Annikki’s coffee table book covers her 40 years of making all sorts of cakes from cakes for children, gingerbread houses, birthday cakes for me and herself, wedding cakes for family members, unusual mosaic cakes, cakes with ponds and fishes in them, mountains and many art cakes.
All her cakes were original and showed her talent as an artist.
Before getting married, she worked in a small Italian cake shop in Shrewsbury near Birmingham in England. Today Sidoli is a huge enterprise.
The first designer cake, a train cake, she made for us a family was for a joint birthday party in 1970 for our two children, Susanna and Jaakko, in our small house in Defence Officer’s Colony in St. Thomas’s Mount on the outskirts of Madras.
Her first gingerbread house was created in 1974 at our Velacheri Road house in Madras. She worked on it for seven hours. We stayed out of her way. When she was ready, she ran upstairs to call us down to see her creation. When we reached the living room all we could see was our golden retriever, Ruby, licking her lips as she had devoured the entire house.
Then I understood the meaning of Finnish ‘sisu’ as Annikki rolled up her sleeves and made another more beautiful gingerbread house and had powder sugar floating down to cover the house and make it exactly as snow covered!
We moved to Bangalore in 1976 and she won the prize in the cake competition where she displayed her first vegetarian cake made using yoghurt.

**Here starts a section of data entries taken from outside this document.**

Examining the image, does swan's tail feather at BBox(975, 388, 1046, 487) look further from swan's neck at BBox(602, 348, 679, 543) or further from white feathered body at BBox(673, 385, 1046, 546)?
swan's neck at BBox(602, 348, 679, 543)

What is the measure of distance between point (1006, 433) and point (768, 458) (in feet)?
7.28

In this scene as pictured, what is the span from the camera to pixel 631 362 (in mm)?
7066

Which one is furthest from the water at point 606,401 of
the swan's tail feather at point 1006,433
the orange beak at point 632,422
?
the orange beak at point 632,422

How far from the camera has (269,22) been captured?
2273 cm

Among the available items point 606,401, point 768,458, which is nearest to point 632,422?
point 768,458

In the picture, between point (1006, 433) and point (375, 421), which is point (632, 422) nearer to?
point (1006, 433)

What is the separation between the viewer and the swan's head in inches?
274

Gingerbread house making is an art. Every piece has to be made on cardboard, and the gingerbread baked using these cutout shapes. They then have to be painstakingly stuck together and then decorated.
Annikki always was way above the competition, first to introduce interior lighting and then even fitting doors and windows which could open and shut.

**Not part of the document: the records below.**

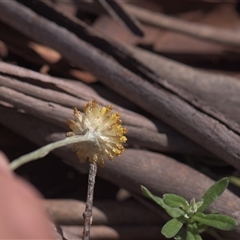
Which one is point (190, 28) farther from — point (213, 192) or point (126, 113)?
point (213, 192)

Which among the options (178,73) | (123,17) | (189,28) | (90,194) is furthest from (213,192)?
(189,28)

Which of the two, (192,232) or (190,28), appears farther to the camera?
(190,28)

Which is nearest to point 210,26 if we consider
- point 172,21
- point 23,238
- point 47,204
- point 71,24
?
point 172,21

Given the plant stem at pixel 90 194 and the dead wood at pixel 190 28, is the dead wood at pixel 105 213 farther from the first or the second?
the dead wood at pixel 190 28

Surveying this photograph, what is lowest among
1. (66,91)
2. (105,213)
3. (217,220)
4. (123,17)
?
(217,220)

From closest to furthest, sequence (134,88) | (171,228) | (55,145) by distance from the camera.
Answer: (55,145) → (171,228) → (134,88)

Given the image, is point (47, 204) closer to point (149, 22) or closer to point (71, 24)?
point (71, 24)

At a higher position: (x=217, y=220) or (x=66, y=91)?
(x=66, y=91)
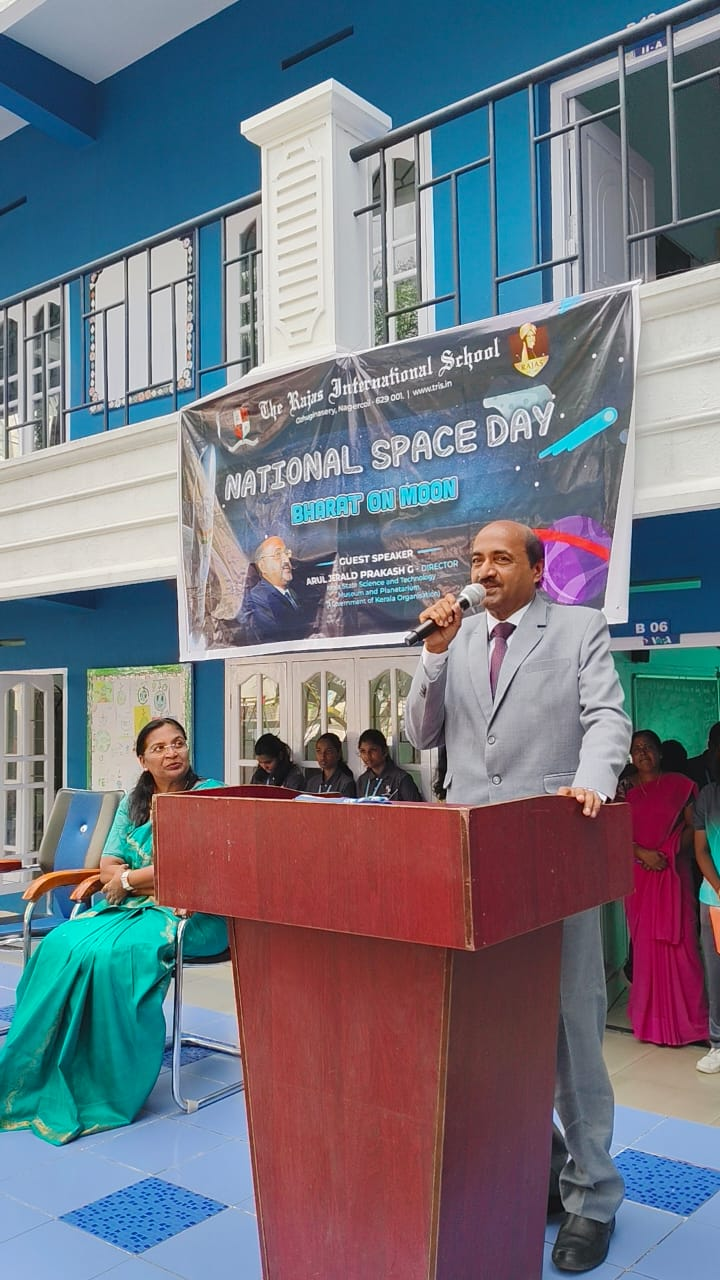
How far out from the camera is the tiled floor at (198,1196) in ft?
8.79

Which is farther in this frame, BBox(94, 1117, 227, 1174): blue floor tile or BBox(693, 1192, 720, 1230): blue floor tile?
BBox(94, 1117, 227, 1174): blue floor tile

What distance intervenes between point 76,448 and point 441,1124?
4332mm

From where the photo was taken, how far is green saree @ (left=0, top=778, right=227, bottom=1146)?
372 centimetres

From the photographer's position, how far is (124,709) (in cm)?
746

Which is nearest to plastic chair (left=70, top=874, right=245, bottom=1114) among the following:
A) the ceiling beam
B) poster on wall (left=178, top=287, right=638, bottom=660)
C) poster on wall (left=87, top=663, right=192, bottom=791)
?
poster on wall (left=178, top=287, right=638, bottom=660)

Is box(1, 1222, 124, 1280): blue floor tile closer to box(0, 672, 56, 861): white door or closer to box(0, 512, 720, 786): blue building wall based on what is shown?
box(0, 512, 720, 786): blue building wall

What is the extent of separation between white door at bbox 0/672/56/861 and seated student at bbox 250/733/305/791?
2.39 m

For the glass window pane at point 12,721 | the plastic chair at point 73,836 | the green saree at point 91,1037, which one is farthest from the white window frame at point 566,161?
the glass window pane at point 12,721

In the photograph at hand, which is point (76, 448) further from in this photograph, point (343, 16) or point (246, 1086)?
point (246, 1086)

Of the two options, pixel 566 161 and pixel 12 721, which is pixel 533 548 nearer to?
pixel 566 161

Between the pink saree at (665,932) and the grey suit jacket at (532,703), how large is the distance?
108 inches

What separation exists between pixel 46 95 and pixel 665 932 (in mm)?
7213

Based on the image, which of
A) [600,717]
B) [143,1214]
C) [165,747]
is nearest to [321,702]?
[165,747]

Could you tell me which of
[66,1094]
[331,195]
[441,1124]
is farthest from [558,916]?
[331,195]
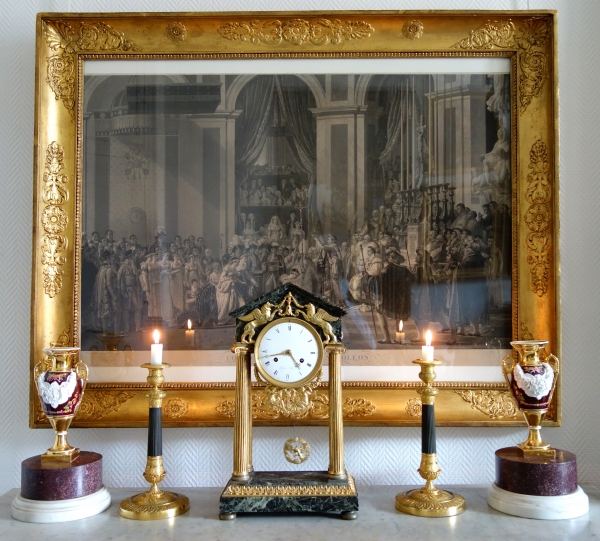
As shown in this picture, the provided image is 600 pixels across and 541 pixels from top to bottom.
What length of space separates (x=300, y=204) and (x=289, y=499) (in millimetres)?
1229

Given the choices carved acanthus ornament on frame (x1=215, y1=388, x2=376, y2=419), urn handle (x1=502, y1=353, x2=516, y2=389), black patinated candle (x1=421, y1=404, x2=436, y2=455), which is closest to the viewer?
black patinated candle (x1=421, y1=404, x2=436, y2=455)

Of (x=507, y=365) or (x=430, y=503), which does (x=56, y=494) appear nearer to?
(x=430, y=503)

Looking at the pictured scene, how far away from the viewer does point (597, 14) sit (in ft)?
9.14

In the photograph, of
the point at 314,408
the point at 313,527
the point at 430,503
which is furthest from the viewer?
the point at 314,408

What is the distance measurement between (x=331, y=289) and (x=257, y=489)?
894 mm

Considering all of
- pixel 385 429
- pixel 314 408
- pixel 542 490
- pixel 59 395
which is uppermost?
pixel 59 395

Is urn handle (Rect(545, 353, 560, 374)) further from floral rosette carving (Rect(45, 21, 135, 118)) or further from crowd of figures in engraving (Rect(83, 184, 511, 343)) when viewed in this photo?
floral rosette carving (Rect(45, 21, 135, 118))

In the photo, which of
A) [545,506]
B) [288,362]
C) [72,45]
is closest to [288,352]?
[288,362]

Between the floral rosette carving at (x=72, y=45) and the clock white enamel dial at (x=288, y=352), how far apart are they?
1362mm

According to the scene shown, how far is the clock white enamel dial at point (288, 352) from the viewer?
2.31 metres

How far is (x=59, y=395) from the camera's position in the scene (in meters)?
2.37

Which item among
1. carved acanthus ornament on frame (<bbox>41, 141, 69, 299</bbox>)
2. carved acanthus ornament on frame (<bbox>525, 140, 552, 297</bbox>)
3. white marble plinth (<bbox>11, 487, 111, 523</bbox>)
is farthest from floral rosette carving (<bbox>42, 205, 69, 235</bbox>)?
carved acanthus ornament on frame (<bbox>525, 140, 552, 297</bbox>)

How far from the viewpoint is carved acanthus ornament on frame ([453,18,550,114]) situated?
106 inches

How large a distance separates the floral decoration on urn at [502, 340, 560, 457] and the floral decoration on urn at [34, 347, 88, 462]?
1745mm
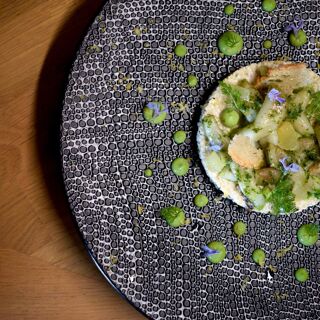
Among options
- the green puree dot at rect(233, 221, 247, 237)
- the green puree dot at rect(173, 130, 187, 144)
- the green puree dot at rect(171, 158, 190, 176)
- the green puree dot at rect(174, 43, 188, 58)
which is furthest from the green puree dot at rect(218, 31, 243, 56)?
the green puree dot at rect(233, 221, 247, 237)

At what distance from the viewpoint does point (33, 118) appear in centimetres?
235

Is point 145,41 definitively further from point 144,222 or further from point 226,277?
point 226,277

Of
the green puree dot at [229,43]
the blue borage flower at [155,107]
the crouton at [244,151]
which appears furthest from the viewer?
the green puree dot at [229,43]

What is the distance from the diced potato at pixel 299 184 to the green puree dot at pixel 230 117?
32 cm

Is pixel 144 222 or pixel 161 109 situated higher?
pixel 161 109

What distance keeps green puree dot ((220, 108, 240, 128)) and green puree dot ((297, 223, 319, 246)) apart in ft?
1.89

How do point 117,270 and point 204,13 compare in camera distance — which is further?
point 204,13

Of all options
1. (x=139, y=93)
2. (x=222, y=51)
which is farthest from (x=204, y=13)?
(x=139, y=93)

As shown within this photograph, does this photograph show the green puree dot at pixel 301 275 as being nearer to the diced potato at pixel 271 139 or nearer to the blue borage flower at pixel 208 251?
the blue borage flower at pixel 208 251

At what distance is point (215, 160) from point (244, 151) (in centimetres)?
12

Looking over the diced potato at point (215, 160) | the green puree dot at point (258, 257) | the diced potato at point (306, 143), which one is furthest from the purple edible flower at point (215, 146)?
the green puree dot at point (258, 257)

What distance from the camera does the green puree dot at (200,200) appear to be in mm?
2412

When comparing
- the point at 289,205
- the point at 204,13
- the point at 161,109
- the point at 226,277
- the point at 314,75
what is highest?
the point at 204,13

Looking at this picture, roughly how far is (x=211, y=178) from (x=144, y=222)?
328mm
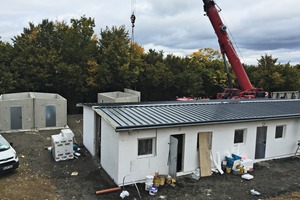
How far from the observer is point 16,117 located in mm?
17359

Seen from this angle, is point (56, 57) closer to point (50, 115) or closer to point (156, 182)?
point (50, 115)

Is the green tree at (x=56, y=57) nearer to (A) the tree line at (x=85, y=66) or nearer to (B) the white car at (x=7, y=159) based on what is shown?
(A) the tree line at (x=85, y=66)

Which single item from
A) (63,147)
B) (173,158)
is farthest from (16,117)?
(173,158)

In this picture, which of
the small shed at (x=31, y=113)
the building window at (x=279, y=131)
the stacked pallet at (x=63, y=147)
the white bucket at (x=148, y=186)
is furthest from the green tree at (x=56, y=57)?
the building window at (x=279, y=131)

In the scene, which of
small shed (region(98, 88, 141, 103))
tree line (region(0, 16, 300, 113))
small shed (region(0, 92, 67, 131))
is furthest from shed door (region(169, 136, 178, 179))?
tree line (region(0, 16, 300, 113))

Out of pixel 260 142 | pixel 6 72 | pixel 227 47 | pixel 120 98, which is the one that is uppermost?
pixel 227 47

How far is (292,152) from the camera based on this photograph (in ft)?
46.9

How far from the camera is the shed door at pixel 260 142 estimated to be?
13.0m

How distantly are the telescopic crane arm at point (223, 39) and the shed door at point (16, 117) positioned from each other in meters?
15.2

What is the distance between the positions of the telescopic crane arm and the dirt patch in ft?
29.0

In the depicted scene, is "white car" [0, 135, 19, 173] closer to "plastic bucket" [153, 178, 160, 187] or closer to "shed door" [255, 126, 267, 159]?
"plastic bucket" [153, 178, 160, 187]

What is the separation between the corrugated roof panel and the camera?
10.3 meters

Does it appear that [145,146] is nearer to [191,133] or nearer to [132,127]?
[132,127]

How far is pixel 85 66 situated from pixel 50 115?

When she was looking after her mother, she first designed the garden so that her mother could sit at the dining table and enjoy her garden. Then she designed a gingerbread construction replicating the garden.
From then it was one new dimension after another and she was winning every gingerbread house competition in Oulu till they finally stopped the competition.
She diversified from traditional gingerbread houses to make Finnish constructions as Lappish kotas and the straw store houses.
Annikki never lost her sense of humour. When she reached the tender age of 60, she created a gingerbread house which she called "ruins". The lighting was entirely the streaming of natural sunlight.
When our grandson, Samu, returned from India before his first birthday, he had learnt one Malayalam word for crow - Kakay. For his first birthday Annikki made him a cake of a crow sitting on her nest with a lot of eggs, all on a cake pine stump base. Samu looked at the cake pointed and said “Kakay”!
When four young ladies from Aricent, India, asked Annikki to make them a cake, she deswignede one of a typical farm scene!
Annikki’s adventure in cake designing is truly one which was exciting as she tailored each cake to suit the individual she was making it for, especially me, our children, other family members and close friends. It was never a business - just art for the sake of art!
The Finnish vocational school from Espoo did an entire video of Annikki and her cake designing to motivate the elderly in Finland to show them life does not end at 70! (In Finnish)
The book Edible Art” represents all the talents of an unique personality, an artist, a cake designer, a wife, a mother and grandmother, a sister, a great friend of many, a daughter, and a daughter-in-law!
Above all the unrivalled talent of a Findian!